Google recently deployed a feature in Gmail that tries to guess what you’re about to type, and “helpfully” fills it in for you. They activated it by default, with no information provided to users (not even a one-time pop-up information bubble) explaining how to turn it off. (Please see update above regarding this aspect.)
I’ve seen this “Smart Compose” feature described publicly with a range of adjectives, including intrusive, wonderful, invasive, creepy, accurate, loony, mistaken, helpful, misguided — well, you get the point, opinions are all over the map.
In my case, I’d say that “annoying” is the descriptor I’d sort to the top of the heap.
With the understanding that Google has great AI and is itching to use it whenever and wherever possible, I don’t really need it analyzing my email drafts as I type them. At least in my case, its proposed wordings are nearly always — what’s the technical term? — oh yes, WRONG. Not what I intend or want to write.
And the predictions intrusively and continuously interrupt my flow of typing as each one needs to be individually bypassed.
More Google-enhanced “dumbing-down” I really don’t need. Luckily, like the silly little “smart reply” labels that Gmail pops up by default these days (also useless for me, but far less annoying than Smart Compose”) this feature CAN be disabled.
Of course, you have to go on the usual Google user interface scavenger hunt to figure out how to turn this new feature off, because as I noted above, Google sprung it on everyone without information about opting out from its tender mercies. (Please see update above regarding this aspect).
I would not assert that “Smart Compose” is useless. For users who do find it helpful that’s excellent, fine, and dandy. More power to them, as the saying goes. Smart Compose generally seem more acceptable and helpful for mobile use — though Google mobile voice input is so good that voice is my own preferred method to input text on mobile.
My foundational complaint here isn’t that Google deployed Smart Compose, but rather that they enabled it by default without providing users even basic related information, including the all important “How the hell do I turn this damned thing off?” — the very question filling my inbox of late! (Please see update above regarding this aspect.)
So here’s how you turn it off.
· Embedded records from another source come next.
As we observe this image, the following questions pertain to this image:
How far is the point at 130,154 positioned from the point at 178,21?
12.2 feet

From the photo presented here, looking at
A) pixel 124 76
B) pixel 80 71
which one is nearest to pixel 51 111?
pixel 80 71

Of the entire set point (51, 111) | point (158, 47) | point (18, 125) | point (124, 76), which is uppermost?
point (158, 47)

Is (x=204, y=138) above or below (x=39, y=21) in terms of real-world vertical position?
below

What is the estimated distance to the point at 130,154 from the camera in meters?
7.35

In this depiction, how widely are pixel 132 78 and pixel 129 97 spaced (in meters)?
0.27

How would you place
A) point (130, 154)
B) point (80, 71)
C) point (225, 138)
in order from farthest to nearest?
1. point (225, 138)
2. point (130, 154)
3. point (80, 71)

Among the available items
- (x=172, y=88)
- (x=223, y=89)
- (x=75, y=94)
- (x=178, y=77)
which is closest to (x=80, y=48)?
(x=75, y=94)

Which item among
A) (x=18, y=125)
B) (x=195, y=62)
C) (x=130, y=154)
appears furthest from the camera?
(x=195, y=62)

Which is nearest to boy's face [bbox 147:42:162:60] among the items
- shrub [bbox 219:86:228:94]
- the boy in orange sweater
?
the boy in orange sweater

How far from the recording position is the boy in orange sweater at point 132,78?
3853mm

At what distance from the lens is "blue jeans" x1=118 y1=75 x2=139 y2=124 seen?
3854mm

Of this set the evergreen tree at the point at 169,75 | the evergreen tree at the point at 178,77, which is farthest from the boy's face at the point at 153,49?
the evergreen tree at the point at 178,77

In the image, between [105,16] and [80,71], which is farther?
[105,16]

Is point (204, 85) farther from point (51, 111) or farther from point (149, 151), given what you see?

It’s easy, IF you know how.
Click the desktop Gmail gear icon at the upper right. Then click Settings. You should already be on the General tab at this point. Scroll down until you find “Smart Compose” and click the “Writing suggestions off” choice. Many users assume that their changes have taken effect at this point. Nope, not yet. You next must scroll all the way to the bottom of the page and click “Save Changes” to actually cause any changes to take place.
By the way, you can also turn off the “Smart Reply” feature I mentioned above, via this same settings page.
There are many better ways that Google could have deployed Smart Compose. Instead of enabling it by default, they could have popped an invitation to try it. Or if it had to be enabled by default, they could have popped a little box saying something like “Can be disabled on the General tab in Gmail settings” — or something along these lines. (Please see update above regarding this aspect.)
Unfortunately, the way that Google chose to launch Smart Compose is rather emblematic of continuing blind spots in Google’s attitudes toward user interface design and the needs of their very wide community of users.
Google can easily do better, if they choose to do so by considering the needs of ALL users in these user interface decisions and designs.